El encargo es una casa de huéspedes y juegos para apoyar a la casa principal, en Calera de Tango. El programa solicitaba tener dos dormitorios con baño cada uno, una cocina / bar y un baño de visitas, más una zona de estar que incluyera una mesa de billar y una mesa de juegos. Además la casa no debía sobrepasar los 100 m2 de superficie.
El terreno, de 4,5 há es un predio de cultivo de frutales cuya configuración de riego, mediante canales transversales, lo hace altamente inundable. Por eso se tomó partido por levantar la casa sobre pilotes, a una altura de 80 CMS sobre el terreno natural, medida que coincide con la casa principal (que fue levantada por las mismas razones).
Se pidió, que la casa tuviese mínima mantención. Sus materiales -que se inclinaban a la categoría de productos- debían ser incluso lavables. Tanto la tierra del lugar como el clima no debían degradar sus terminaciones. Se pidió además que el proyecto formara parte del paisaje sin intervenir mayormente las vistas desde la casa principal hacia las plantaciones. Por esto se optó por un volumen de vidrio, a través del cual se podría seguir viendo los árboles mientras la casa estuviera en desuso. Para el resto de los muros se optó por un color negro, que se absorbe fácilmente dentro del contexto en el que se ubica. Se dejó entonces que la naturaleza y el tiempo se encargaran de dar límite al espacio contenido por esta caja de cristal.

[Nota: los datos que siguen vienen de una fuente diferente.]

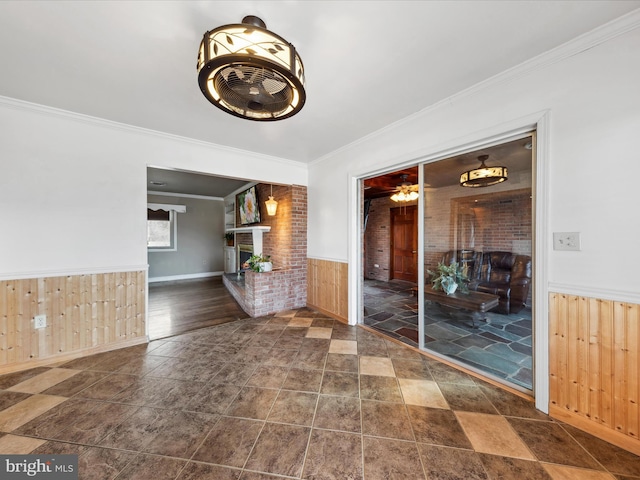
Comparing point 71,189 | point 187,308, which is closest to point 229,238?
point 187,308

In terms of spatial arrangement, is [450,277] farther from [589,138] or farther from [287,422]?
[287,422]

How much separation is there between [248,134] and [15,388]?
3184 millimetres

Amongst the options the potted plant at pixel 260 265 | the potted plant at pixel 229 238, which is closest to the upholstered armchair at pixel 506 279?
the potted plant at pixel 260 265

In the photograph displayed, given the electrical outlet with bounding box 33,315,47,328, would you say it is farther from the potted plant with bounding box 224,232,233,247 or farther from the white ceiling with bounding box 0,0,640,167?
the potted plant with bounding box 224,232,233,247

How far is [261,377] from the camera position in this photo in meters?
2.07

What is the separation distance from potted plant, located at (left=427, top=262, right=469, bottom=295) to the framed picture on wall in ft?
12.4

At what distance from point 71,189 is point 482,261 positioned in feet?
14.3

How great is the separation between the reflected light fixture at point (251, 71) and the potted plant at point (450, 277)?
2.22m

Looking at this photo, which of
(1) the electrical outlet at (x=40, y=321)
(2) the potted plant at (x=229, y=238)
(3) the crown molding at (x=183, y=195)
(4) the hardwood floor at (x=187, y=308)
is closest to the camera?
(1) the electrical outlet at (x=40, y=321)

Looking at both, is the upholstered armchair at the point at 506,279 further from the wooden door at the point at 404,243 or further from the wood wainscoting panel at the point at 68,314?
the wood wainscoting panel at the point at 68,314

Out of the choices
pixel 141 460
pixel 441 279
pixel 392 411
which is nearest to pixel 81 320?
pixel 141 460

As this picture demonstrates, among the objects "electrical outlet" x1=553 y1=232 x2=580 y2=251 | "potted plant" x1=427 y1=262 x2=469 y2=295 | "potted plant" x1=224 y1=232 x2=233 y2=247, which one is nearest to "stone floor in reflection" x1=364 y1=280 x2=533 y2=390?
"potted plant" x1=427 y1=262 x2=469 y2=295

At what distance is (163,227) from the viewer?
22.2ft

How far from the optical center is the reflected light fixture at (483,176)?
A: 2.17m
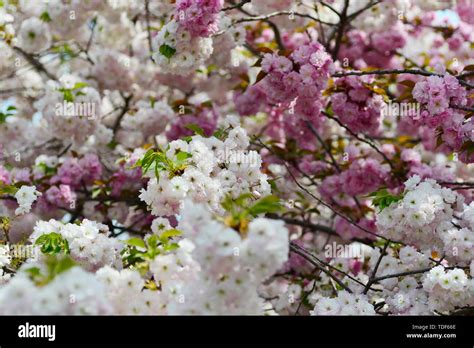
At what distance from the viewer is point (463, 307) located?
3.43m

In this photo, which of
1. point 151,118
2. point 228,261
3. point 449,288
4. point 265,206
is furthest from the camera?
point 151,118

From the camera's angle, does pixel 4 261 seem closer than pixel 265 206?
No

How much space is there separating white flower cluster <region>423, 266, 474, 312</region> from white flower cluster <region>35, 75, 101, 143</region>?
2888 millimetres

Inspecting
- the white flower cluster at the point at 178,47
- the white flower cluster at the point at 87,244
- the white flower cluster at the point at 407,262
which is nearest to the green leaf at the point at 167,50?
the white flower cluster at the point at 178,47

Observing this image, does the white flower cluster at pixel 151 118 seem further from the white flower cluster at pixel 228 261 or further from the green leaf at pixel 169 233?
the white flower cluster at pixel 228 261

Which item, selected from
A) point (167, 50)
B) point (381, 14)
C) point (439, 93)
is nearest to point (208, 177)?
point (167, 50)

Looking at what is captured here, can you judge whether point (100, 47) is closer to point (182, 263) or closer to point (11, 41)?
point (11, 41)

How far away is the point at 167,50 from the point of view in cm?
439

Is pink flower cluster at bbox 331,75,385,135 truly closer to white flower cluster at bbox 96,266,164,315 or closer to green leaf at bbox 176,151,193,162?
green leaf at bbox 176,151,193,162

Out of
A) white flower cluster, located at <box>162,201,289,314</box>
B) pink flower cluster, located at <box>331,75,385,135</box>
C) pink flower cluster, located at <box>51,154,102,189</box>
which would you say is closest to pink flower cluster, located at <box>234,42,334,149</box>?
pink flower cluster, located at <box>331,75,385,135</box>

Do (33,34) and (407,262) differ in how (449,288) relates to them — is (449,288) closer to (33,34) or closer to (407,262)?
(407,262)

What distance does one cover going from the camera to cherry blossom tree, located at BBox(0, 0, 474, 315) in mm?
2627

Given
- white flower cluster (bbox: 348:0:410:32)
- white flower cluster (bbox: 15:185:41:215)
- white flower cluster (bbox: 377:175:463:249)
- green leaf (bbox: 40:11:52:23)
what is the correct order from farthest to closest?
white flower cluster (bbox: 348:0:410:32), green leaf (bbox: 40:11:52:23), white flower cluster (bbox: 15:185:41:215), white flower cluster (bbox: 377:175:463:249)

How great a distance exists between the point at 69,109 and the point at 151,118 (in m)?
0.83
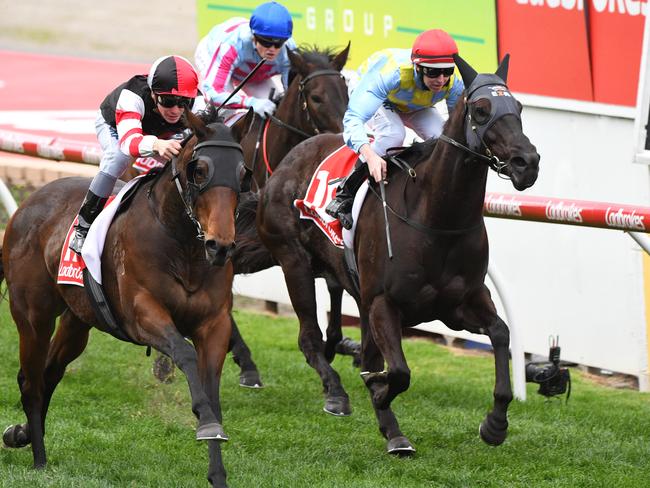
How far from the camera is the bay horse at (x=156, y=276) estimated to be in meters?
5.30

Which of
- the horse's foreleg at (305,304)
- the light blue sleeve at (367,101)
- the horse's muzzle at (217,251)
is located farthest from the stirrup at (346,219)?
the horse's muzzle at (217,251)

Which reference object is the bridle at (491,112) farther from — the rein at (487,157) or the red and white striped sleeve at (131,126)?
the red and white striped sleeve at (131,126)

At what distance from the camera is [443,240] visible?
6078mm

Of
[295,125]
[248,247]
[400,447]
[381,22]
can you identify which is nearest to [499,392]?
[400,447]

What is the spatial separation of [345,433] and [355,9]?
3.78 m

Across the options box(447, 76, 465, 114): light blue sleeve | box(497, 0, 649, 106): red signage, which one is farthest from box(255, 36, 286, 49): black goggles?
box(447, 76, 465, 114): light blue sleeve

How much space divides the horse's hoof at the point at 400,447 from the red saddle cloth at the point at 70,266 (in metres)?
1.58

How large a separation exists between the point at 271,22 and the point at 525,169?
10.9 feet

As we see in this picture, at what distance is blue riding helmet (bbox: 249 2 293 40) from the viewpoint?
846 centimetres

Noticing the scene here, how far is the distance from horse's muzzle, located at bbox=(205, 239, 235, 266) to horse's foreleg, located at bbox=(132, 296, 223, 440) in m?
0.46

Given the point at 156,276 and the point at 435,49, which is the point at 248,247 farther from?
the point at 156,276

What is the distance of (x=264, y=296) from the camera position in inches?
409

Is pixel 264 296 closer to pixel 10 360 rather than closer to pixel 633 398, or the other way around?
pixel 10 360

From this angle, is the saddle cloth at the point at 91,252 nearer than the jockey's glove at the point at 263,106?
Yes
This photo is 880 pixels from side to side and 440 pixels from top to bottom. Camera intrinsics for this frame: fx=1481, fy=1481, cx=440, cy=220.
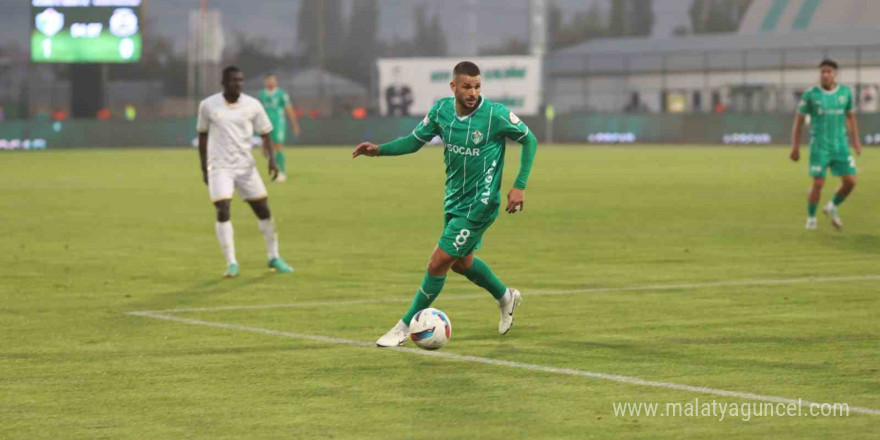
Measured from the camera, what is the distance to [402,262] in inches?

El proceso siguió mediante la elección del revestimiento: cerámica 20x20. Con esto se generaron tres constricciones: Primero, toda la casa debía estar dividida en módulos perfectos de 20 centímetros. En segundo lugar, todos los recintos, vanos, muebles, iluminación, etc. estarían referidos a una trama de 20x20 centímetros que operaría como plano regulador tanto dentro como afuera de la casa. Y por último, la casa debía tener una planta cuadrada. Esto último, por tratarse de un ejercicio que en parte opera bajo la idea de esquematización del espacio y su consecuencia de la referencia directa con las proporciones del material.
La intensidad de uso de este proyecto, por tratarse de una casa de huéspedes, se reduce prácticamente a un par de horas en la tarde, durante la noche, por supuesto, y a algunos fines de semana cuando esta se utiliza como quincho. Por esto, se dispusieron los dormitorios hacia el oriente, para que los invitados -familiares suecos de los propietarios- pudieran observar la Cordillera de los Andes en la madrugada, parte del día en que esta es visible durante la mayoría de los días del año en esta zona. Al centro se dejó la sala de juegos y al poniente, protegido por un muro ciego de un metro de espesor, el comedor al aire libre, en un patio que cruza todo el volumen de sur a norte, dirección de los vientos predominantes que ventilan la casa en verano. Debido a la escasez de superficie, la cocina, el bar y el baño de visitas se ordenaron en un núcleo que forma un muro - mueble que además separa los dormitorios del estar.
La lámina de madera que genera este deck recorre toda la casa, desde la parte más baja -en la cual se ha incorporado la piscina- convirtiéndose luego en el techo, dejando en evidencia, ya desde una primera aproximación a la casa, el uso de la madera en todas sus partes.
El deck principal que incluye la piscina deja una inclinación, producto de la pendiente del terreno que mira hacia el oriente, como una reposera del tamaño de toda la vivienda, admitiendo la posición del cuerpo en descanso como si se tratara de una gran chaise longe. La cubierta de la casa se inclina en el sentido opuesto, sirviendo esta vez de solarium hacia el poniente del sitio.